### WORK TO BE COMPLETED:
Reproduce, word for word, the entire news article below about Robert Baldwin and the chlorine dioxide "miracle cure" in Uganda.

### TEXT PROVIDED:

“America and Europe have much stricter laws so you are not as free to treat people because it is so controlled by the FDA. That’s why I work in developing countries,” Robert Baldwin of the Global Healing Christian Mission said of his alleged healing outreach in Uganda where thousands of people including infants are being treated with toxic industrial bleach.
52-year-old Baldwin, an American based in New Jersey, poses as a pastor to effectively and extensively peddle this fraudulent treatment also known as “miracle mineral solution/supplement” or MMS as it is popularly called by about 50,000 Ugandans. MMS is, in fact, chlorine dioxide, a powerful chemical made by mixing sodium chlorite and citric acid, often used in the textile industry.
The Guardian reports that Baldwin, who imports bulk shipments of the chemical from China, has trained over a thousand Ugandan pastors on how to administer MMS to their congregation, an activity that often takes place after Sunday service. The 52-year-old gives smartphones to these committed pastors as incentives for helping him spread his ‘miracle cure’ which he claims heals different diseases including malaria, cancer and HIV/AIDS.
Baldwin said he set up a church so he could distribute MMS under the radar without drawing the attention of the government or drug companies. “When you draw attention to MMS you run the risk of getting in trouble with the government or drug companies. You have to do it low key. That’s why I set it up through the church,” he told Fiona O’Leary, a campaigner against fake medicine who posed as a journalist to interview him.

### DATA UNDER STUDY:
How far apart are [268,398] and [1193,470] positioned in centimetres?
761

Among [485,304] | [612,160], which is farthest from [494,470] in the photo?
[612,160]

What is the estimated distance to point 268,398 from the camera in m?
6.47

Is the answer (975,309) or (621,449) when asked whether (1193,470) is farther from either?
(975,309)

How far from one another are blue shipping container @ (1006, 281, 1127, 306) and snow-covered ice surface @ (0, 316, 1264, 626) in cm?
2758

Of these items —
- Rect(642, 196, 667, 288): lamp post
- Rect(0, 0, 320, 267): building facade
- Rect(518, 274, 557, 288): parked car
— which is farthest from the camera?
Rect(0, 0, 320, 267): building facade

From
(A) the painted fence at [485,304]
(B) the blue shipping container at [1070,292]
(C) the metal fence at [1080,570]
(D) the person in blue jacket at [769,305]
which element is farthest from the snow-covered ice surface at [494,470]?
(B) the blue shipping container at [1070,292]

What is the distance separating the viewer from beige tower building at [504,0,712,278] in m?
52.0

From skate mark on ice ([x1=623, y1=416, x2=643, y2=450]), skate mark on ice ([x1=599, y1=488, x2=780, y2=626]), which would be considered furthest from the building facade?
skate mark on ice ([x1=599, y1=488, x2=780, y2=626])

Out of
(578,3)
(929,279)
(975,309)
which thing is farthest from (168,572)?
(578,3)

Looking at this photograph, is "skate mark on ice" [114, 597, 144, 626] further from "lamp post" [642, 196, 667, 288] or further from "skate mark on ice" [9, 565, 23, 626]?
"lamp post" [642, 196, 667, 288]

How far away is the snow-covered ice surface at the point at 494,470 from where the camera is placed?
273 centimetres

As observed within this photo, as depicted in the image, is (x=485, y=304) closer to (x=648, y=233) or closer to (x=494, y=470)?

### WRITTEN REPLY:
“America and Europe have much stricter laws so you are not as free to treat people because it is so controlled by the FDA. That’s why I work in developing countries,” Robert Baldwin of the Global Healing Christian Mission said of his alleged healing outreach in Uganda where thousands of people including infants are being treated with toxic industrial bleach.
52-year-old Baldwin, an American based in New Jersey, poses as a pastor to effectively and extensively peddle this fraudulent treatment also known as “miracle mineral solution/supplement” or MMS as it is popularly called by about 50,000 Ugandans. MMS is, in fact, chlorine dioxide, a powerful chemical made by mixing sodium chlorite and citric acid, often used in the textile industry.
The Guardian reports that Baldwin, who imports bulk shipments of the chemical from China, has trained over a thousand Ugandan pastors on how to administer MMS to their congregation, an activity that often takes place after Sunday service. The 52-year-old gives smartphones to these committed pastors as incentives for helping him spread his ‘miracle cure’ which he claims heals different diseases including malaria, cancer and HIV/AIDS.
Baldwin said he set up a church so he could distribute MMS under the radar without drawing the attention of the government or drug companies. “When you draw attention to MMS you run the risk of getting in trouble with the government or drug companies. You have to do it low key. That’s why I set it up through the church,” he told Fiona O’Leary, a campaigner against fake medicine who posed as a journalist to interview him.